Directions for this task | Could you write out the data that follows, exactly and in full?

Supplied material |

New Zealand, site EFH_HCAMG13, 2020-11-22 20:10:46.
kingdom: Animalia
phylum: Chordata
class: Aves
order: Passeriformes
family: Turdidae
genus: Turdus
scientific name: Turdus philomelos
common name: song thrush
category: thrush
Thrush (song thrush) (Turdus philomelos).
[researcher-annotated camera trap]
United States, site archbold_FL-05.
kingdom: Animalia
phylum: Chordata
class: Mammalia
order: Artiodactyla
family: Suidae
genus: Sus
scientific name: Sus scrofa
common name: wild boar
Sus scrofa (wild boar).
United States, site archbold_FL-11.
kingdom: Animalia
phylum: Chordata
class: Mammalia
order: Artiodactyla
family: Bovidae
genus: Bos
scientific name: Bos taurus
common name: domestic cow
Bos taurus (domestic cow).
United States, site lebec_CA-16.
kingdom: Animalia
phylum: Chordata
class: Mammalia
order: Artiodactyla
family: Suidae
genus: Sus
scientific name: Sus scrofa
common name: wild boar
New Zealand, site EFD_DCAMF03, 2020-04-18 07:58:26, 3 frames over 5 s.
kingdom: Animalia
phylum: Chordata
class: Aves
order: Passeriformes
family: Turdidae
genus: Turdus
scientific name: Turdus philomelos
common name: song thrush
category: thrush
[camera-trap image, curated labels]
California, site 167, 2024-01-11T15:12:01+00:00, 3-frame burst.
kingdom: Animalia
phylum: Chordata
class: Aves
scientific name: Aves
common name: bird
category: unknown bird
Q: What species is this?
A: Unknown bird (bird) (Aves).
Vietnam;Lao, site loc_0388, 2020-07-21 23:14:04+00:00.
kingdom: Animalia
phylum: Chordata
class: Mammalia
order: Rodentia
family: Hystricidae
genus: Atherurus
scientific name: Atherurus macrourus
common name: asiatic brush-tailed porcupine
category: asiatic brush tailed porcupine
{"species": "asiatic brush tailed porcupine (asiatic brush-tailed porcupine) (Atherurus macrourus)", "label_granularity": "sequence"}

Result of this exercise |
New Zealand, site EFH_HCAMG13, 2020-11-22 20:10:46.
kingdom: Animalia
phylum: Chordata
class: Aves
order: Passeriformes
family: Turdidae
genus: Turdus
scientific name: Turdus philomelos
common name: song thrush
category: thrush
Thrush (song thrush) (Turdus philomelos).
[researcher-annotated camera trap]
United States, site archbold_FL-05.
kingdom: Animalia
phylum: Chordata
class: Mammalia
order: Artiodactyla
family: Suidae
genus: Sus
scientific name: Sus scrofa
common name: wild boar
Sus scrofa (wild boar).
United States, site archbold_FL-11.
kingdom: Animalia
phylum: Chordata
class: Mammalia
order: Artiodactyla
family: Bovidae
genus: Bos
scientific name: Bos taurus
common name: domestic cow
Bos taurus (domestic cow).
United States, site lebec_CA-16.
kingdom: Animalia
phylum: Chordata
class: Mammalia
order: Artiodactyla
family: Suidae
genus: Sus
scientific name: Sus scrofa
common name: wild boar
New Zealand, site EFD_DCAMF03, 2020-04-18 07:58:26, 3 frames over 5 s.
kingdom: Animalia
phylum: Chordata
class: Aves
order: Passeriformes
family: Turdidae
genus: Turdus
scientific name: Turdus philomelos
common name: song thrush
category: thrush
[camera-trap image, curated labels]
California, site 167, 2024-01-11T15:12:01+00:00, 3-frame burst.
kingdom: Animalia
phylum: Chordata
class: Aves
scientific name: Aves
common name: bird
category: unknown bird
Q: What species is this?
A: Unknown bird (bird) (Aves).
Vietnam;Lao, site loc_0388, 2020-07-21 23:14:04+00:00.
kingdom: Animalia
phylum: Chordata
class: Mammalia
order: Rodentia
family: Hystricidae
genus: Atherurus
scientific name: Atherurus macrourus
common name: asiatic brush-tailed porcupine
category: asiatic brush tailed porcupine
{"species": "asiatic brush tailed porcupine (asiatic brush-tailed porcupine) (Atherurus macrourus)", "label_granularity": "sequence"}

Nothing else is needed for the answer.